Pontianak, Kalimantan Barat,-Mitramabes.com
Aliansi Wartawan Indonesia (AWI) Kalimantan Barat mengeluarkan pernyataan sikap tegas terhadap seorang oknum wartawan sekaligus media yang diduga menyebarkan narasi “kewilayahan pers” serta memuat pemberitaan yang dinilai melecehkan Ketua AWI Kota Pontianak.
AWI secara resmi menuntut pihak terkait untuk menyampaikan permintaan maaf terbuka kepada publik, sebagai bentuk tanggung jawab profesional dan etika jurnalistik.
Kasus ini mencuat setelah terbitnya publikasi berjudul *m“Sagahan” di salah satu media dengan label Kalimantan Post, yang disebut mengandung informasi keliru, tendensius, serta bertentangan dengan prinsip dasar Undang-Undang Pers.
AWI Tegas: Tidak Ada Narasi Kewilayahan dalam Dunia Pers!
Ketua AWI Kota Pontianak menegaskan bahwa narasi kewilayahan yang disampaikan oknum tersebut merupakan tindakan keliru, tidak berdasar, serta dianggap sebagai serangan terhadap kehormatan organisasi dan martabat insan pers.
> “Konsep kewilayahan dalam jurnalistik itu tidak ada! Seluruh wartawan dan lembaga pers memiliki hak untuk bekerja di seluruh wilayah NKRI selama tunduk pada UU Pers Nomor 40 Tahun 1999 dan Kode Etik Jurnalistik,” tegas Ketua AWI Kota Pontianak.
Ia menambahkan, pemberitaan yang melibatkan oknum wartawan dari media tersebut berpotensi:
* menyesatkan publik,
* memecah belah komunitas pers,
* serta mencederai integritas profesi wartawan.
Ultimatum AWI: Minta Maaf Terbuka atau Persoalan Dibawa ke Dewan Pers
AWI Kalbar memberikan kesempatan terakhir kepada oknum wartawan dan media terkait untuk:
1. Memuat permintaan maaf resmi dan terbuka melalui media yang dapat diakses publik.
2. Menyampaikan klarifikasi tertulis tanpa manipulasi fakta.
Jika ultimatum tersebut tidak diindahkan, AWI menegaskan siap mengambil langkah lanjut, antara lain:
* melaporkan ke Dewan Pers,
* serta membuka opsi jalur hukum sesuai ketentuan UU Pers dan KUHP.

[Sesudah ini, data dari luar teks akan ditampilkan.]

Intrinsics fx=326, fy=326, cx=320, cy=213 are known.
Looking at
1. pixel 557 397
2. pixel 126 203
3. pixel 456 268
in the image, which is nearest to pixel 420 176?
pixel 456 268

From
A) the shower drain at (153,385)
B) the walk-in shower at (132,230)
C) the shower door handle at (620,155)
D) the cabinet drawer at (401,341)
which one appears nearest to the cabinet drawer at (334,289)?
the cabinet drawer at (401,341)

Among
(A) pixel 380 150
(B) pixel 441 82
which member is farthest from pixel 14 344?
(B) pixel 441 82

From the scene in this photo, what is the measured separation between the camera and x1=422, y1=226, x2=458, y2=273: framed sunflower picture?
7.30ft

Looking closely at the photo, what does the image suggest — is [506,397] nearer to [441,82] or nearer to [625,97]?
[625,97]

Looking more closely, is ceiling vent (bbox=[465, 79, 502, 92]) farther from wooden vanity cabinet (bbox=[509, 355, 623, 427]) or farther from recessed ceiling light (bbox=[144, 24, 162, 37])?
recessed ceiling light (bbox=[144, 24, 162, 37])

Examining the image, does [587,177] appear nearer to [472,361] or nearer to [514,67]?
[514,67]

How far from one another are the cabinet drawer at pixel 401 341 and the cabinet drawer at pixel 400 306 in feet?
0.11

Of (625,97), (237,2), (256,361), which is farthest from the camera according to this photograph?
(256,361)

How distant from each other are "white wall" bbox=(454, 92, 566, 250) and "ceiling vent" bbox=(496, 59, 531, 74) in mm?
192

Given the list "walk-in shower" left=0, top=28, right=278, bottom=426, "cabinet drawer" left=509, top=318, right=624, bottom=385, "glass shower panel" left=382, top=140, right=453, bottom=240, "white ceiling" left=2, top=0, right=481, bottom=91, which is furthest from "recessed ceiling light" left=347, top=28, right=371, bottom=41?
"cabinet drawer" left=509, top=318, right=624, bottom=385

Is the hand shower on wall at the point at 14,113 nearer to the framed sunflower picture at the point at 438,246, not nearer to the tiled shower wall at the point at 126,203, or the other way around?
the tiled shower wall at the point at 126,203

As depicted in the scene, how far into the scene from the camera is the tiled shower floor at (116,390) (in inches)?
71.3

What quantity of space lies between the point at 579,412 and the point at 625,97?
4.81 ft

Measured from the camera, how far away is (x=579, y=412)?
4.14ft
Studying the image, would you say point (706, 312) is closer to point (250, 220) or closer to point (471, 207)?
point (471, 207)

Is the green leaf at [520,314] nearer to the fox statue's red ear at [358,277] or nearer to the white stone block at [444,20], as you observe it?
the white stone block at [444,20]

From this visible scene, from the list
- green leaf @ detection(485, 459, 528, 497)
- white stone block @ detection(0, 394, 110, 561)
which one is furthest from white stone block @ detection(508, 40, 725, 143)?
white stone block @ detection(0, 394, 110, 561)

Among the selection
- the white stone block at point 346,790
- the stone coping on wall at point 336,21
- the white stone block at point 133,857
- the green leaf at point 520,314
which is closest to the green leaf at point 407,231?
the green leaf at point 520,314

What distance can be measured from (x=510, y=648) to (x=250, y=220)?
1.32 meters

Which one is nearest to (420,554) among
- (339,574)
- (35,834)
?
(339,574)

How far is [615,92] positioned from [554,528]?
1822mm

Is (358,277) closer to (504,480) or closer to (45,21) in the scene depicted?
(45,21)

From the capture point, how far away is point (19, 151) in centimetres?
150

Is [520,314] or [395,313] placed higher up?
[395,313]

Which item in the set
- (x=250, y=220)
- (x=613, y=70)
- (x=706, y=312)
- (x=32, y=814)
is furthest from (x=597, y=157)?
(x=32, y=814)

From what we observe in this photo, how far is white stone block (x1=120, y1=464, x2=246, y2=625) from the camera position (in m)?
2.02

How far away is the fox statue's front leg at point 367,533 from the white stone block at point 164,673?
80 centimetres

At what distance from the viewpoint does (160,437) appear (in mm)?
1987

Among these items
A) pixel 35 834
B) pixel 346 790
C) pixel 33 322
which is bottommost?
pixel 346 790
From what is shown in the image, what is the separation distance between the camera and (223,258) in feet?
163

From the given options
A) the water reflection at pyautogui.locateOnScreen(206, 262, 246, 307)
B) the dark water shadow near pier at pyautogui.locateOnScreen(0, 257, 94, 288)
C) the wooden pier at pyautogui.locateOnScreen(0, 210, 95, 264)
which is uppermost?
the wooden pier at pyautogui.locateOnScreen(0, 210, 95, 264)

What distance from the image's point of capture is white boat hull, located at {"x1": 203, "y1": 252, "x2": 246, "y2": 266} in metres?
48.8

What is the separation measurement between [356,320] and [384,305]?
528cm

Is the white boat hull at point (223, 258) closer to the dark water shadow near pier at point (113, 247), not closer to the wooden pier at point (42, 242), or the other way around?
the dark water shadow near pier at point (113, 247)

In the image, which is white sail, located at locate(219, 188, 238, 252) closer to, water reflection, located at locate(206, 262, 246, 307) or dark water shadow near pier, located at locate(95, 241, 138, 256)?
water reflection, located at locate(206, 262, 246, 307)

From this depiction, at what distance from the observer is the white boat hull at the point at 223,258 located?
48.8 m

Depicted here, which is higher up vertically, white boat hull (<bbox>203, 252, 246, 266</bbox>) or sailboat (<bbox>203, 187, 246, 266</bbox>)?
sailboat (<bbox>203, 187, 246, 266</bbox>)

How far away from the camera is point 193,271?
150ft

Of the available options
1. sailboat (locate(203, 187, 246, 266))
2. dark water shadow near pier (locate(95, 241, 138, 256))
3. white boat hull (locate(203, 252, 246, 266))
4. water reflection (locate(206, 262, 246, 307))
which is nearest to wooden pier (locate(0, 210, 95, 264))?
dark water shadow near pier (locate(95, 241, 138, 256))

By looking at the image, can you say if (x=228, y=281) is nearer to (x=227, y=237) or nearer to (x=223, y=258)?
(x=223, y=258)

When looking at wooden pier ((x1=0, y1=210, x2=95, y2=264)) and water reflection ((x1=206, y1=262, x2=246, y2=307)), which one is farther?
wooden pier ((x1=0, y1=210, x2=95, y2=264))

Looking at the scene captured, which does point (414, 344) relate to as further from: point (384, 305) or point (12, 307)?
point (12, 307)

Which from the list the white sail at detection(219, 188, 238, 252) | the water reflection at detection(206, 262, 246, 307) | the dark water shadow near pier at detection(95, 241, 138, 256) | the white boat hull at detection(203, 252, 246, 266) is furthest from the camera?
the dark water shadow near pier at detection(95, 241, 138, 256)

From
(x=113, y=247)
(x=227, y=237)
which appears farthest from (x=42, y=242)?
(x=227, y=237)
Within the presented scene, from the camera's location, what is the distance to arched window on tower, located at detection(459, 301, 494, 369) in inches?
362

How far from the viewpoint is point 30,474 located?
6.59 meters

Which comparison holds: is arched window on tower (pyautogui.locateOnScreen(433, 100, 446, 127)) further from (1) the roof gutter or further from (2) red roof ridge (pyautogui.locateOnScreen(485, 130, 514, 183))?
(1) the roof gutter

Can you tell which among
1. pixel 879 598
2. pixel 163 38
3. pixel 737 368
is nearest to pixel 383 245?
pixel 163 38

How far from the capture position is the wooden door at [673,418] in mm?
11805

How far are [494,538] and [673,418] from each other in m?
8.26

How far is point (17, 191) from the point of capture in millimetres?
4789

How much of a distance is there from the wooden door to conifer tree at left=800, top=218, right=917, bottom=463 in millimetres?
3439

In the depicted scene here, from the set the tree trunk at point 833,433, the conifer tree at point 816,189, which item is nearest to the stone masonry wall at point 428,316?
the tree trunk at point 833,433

> “Ini peringatan keras. Profesi pers tidak boleh dinodai oleh oknum yang menebar narasi sesat dan menyeret wartawan lain dalam konflik kepentingan,” tegas pengurus AWI Kalbar.
Pers Harus Independen, Bukan Alat Serangan Personal
AWI menegaskan bahwa pers dan organisasi kewartawanan bukan tempat bersembunyi bagi kepentingan pribadi, apalagi menyerang sesama wartawan.
> “Ini bukan perkara suka atau tidak suka isi berita. Ini menyangkut etika. Saat pemberitaan menyerang nama baik organisasi dengan narasi tak berdasar, kami wajib bersuara,” ujar pihak AWI.
Konferensi Pers AWI digelar di Pontianak, Selasa (23/12), dihadiri sejumlah pengurus dan wartawan dari berbagai media.
Dasar Regulasi yang Menjadi Acuan AWI
Undang-Undang Pers No. 40/1999
* Menjamin kebebasan pers yang bertanggung jawab.
* Melarang penyajian informasi keliru dan tidak terverifikasi.
* Memberikan ruang penyelesaian sengketa melalui Dewan Pers.
Kode Etik Jurnalistik
* Pasal 1: berita wajib akurat, tidak mengandung niat buruk.
* Pasal 3: informasi harus diverifikasi.
* Pasal 10: media wajib mencabut berita salah dan menyampaikan maaf.
Dengan dasar ini, AWI menilai narasi kewilayahan dan pemberitaan yang menyerang personal merupakan pelanggaran prinsipil.
AWI: Insiden Ini Harus Jadi Efek Jera
AWI menilai kasus ini tidak berdiri sendiri. Pola serangan personal oleh oknum wartawan dan media terhadap organisasi pers mulai terlihat secara terstruktur.
> “Hari ini kami bersikap. Ini harus menjadi pelajaran keras bagi oknum yang menggunakan profesi wartawan untuk memecah belah komunitas pers,” tegas AWI.
Jika Tak Ada Klarifikasi: Perkara Naik Level
AWI masih membuka ruang dialog profesional dan penyelesaian baik-baik. Namun apabila pihak terkait tetap bergeming, tidak ada permintaan maaf, atau kembali memelintir fakta, maka:
seluruh bukti akan dibawa ke Dewan Pers sebagai dugaan pelanggaran jurnalistik berat.